Taint analysis collections access

Hello!
I am using proguard-core’s taint analysis tool and I have a question regarding the way it works with collections.

EDIT: I have just been helped with using newer version and at least the simple bug has been fixed. I’ll check other examples that I have and maybe this question will get resolved by itself.

The question is, if I have code like this I expect a trace to be found, but there are none.

    public void sink(String s) {
    }

    public List<String> source() {
        return List.of("s1", "s2");
    }

    public void launch() {
        sink(source().get(1));
    }

Source returns a malicious list and the data from the list is considered dangerous as well.
Same thing happens when I put tainted data into a list and then access the list: the data from the list is potentially tainted.
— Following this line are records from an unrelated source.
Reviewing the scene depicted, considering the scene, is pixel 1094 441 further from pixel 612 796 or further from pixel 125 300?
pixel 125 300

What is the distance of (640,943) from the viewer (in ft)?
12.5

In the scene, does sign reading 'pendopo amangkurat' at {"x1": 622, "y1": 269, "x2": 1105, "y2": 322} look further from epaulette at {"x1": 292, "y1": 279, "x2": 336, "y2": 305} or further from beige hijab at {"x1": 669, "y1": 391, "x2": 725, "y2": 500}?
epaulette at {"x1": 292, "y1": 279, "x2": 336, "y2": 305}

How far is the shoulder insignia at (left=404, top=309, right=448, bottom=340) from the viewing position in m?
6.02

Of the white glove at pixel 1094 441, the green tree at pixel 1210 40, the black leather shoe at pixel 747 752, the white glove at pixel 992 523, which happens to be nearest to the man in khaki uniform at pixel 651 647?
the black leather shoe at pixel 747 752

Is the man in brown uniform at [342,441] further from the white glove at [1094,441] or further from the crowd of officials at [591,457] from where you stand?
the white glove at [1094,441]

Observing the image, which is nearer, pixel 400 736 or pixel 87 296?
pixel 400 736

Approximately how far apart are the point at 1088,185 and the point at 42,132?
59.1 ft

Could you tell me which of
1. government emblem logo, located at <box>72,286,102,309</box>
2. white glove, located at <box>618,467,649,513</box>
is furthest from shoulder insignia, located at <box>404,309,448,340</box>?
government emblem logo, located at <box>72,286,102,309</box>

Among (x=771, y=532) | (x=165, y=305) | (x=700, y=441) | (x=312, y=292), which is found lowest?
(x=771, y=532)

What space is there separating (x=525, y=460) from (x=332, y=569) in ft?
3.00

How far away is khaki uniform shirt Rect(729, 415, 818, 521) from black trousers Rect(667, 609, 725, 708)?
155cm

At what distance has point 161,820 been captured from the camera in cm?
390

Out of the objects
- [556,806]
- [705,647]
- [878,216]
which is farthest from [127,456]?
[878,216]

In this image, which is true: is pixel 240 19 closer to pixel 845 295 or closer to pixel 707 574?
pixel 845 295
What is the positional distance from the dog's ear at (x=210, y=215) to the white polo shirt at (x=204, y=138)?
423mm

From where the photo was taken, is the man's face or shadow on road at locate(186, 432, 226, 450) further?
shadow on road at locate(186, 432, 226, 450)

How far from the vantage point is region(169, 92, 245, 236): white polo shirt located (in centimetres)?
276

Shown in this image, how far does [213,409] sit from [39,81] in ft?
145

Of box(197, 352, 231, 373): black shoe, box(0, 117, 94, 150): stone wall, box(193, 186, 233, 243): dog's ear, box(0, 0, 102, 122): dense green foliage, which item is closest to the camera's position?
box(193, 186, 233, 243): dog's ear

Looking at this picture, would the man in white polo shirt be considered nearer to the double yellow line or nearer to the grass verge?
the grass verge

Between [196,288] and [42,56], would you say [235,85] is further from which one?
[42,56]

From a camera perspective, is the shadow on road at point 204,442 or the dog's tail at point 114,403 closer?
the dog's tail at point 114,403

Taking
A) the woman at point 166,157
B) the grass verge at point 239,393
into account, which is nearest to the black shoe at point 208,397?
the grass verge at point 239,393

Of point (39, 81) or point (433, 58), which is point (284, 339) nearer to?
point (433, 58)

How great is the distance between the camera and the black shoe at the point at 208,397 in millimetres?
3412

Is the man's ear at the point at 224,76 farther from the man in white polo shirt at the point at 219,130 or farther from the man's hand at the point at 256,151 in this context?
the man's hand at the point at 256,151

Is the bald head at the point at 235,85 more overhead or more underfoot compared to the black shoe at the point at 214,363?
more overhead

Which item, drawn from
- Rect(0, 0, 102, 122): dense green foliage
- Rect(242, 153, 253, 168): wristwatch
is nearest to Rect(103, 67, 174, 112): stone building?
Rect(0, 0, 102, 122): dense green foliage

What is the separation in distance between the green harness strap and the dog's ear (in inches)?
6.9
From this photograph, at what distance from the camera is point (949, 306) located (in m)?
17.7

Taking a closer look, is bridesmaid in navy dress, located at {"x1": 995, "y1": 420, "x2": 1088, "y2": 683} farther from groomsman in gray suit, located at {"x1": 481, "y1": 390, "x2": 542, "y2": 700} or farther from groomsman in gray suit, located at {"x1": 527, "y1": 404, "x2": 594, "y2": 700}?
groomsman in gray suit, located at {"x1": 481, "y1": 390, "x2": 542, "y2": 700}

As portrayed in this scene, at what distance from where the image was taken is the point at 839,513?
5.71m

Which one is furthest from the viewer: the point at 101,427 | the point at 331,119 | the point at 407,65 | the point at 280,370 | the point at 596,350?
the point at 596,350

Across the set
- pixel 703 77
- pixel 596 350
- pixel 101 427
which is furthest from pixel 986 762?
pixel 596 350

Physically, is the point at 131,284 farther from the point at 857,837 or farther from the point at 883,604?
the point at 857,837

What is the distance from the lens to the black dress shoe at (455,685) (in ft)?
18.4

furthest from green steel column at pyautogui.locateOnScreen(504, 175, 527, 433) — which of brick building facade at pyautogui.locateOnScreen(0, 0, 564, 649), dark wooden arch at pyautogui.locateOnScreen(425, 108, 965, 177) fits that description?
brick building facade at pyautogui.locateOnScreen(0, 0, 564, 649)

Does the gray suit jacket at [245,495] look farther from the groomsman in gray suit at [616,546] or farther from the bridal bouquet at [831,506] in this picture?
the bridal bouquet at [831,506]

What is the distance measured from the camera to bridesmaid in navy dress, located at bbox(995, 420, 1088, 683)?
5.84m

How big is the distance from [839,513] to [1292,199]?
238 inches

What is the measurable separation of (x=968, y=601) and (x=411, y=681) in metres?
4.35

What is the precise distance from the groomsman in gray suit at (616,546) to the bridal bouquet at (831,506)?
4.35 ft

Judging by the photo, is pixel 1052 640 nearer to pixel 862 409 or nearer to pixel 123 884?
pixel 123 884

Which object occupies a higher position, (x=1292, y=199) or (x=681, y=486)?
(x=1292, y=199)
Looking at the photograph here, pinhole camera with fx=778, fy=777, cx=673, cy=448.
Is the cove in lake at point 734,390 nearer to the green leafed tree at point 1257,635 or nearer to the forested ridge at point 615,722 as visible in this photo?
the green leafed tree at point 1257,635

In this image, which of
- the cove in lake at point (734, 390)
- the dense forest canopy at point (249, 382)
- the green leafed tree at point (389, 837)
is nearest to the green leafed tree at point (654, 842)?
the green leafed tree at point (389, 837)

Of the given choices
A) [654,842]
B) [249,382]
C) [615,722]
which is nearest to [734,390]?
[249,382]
But no traces are found.

I was wondering if I am setting some parameters wrong or is impossible to produce such traces for now?

For a more real-life example you might want to consider Command injection vulnerability example from the OWASP benchmark. We get tainted data in line 43 and feed it to the process in line 68 (sink). Ideally, I wanted this trace to be found.

Hi!

If I get your edit correctly it works now, right?

But I will provide a little bit more context on what I would expect to happen here (but I haven’t tested the code, I can try to do it in the next days if you still need help). This should work but maybe not for the reason you expect. We are not modelling collections behavior in any way for now, but we are over-approximating taint propagation on method calls, so calling get on a tainted list should return a taint regardless of the state of the content. If in your example the list wasn’t tainted and element 1 was, our code at its current state wouldn’t have been able to detect the tainted element.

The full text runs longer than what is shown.